Semantic Segmentation¶
The Task¶
Semantic Segmentation, or image segmentation, is the task of performing classification at a pixel-level, meaning each pixel will associated to a given class. See more: https://paperswithcode.com/task/semantic-segmentation
Example¶
Let’s look at an example using a data set generated with the CARLA driving simulator. The data was generated as part of the Kaggle Lyft Udacity Challenge. The data contains one folder of images and another folder with the corresponding segmentation masks.
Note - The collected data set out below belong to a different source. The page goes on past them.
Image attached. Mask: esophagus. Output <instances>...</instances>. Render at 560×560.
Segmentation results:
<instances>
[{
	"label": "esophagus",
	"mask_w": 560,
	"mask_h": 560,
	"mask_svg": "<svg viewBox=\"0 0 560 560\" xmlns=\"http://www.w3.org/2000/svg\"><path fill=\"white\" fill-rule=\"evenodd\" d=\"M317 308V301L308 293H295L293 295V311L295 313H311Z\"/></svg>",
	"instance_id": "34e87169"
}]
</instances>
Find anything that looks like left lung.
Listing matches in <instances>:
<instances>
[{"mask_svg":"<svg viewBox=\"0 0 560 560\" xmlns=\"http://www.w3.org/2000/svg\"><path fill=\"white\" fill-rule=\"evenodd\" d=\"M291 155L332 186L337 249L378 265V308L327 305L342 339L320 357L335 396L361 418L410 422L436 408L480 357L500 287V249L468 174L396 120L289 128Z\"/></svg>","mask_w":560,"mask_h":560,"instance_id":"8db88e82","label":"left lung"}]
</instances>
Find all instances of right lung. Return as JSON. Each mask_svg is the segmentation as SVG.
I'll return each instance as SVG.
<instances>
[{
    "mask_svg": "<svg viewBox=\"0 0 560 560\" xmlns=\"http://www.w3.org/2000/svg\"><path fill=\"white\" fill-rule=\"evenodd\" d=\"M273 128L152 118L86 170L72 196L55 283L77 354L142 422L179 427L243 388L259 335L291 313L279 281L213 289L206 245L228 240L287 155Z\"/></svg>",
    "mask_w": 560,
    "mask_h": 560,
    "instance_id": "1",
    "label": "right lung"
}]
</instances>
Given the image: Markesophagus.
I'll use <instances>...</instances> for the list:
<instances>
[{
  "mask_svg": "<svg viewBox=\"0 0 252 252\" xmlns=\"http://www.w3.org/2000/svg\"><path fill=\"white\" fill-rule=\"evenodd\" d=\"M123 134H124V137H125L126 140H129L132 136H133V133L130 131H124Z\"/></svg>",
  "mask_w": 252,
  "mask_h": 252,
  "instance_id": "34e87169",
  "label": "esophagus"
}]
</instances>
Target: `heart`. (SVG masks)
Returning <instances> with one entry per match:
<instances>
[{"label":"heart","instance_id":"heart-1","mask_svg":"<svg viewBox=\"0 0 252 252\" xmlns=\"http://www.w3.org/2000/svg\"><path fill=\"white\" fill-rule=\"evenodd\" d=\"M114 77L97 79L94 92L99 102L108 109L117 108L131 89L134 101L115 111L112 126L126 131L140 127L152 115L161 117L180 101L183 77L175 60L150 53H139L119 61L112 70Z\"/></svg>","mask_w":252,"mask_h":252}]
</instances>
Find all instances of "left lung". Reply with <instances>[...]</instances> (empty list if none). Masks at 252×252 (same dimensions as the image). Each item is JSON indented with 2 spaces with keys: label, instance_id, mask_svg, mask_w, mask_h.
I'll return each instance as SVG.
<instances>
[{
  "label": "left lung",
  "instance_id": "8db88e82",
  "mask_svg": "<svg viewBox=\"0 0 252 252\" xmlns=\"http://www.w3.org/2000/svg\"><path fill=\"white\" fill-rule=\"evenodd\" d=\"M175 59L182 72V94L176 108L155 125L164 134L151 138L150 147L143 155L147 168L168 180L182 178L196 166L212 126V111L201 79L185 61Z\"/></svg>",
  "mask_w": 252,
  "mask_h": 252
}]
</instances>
Here’s the structure:
data
├── CameraRGB
│ ├── F61-1.png
│ ├── F61-2.png
│ ...
└── CameraSeg
├── F61-1.png
├── F61-2.png
...
Once we’ve downloaded the data using download_data()
, we create the SemanticSegmentationData
.
We select a pre-trained mobilenet_v3_large
backbone with an fpn
head to use for our SemanticSegmentation
task and fine-tune on the CARLA data.
We then use the trained SemanticSegmentation
for inference. You can check the available pretrained weights for the backbones like this SemanticSegmentation.available_pretrained_weights(“resnet18”).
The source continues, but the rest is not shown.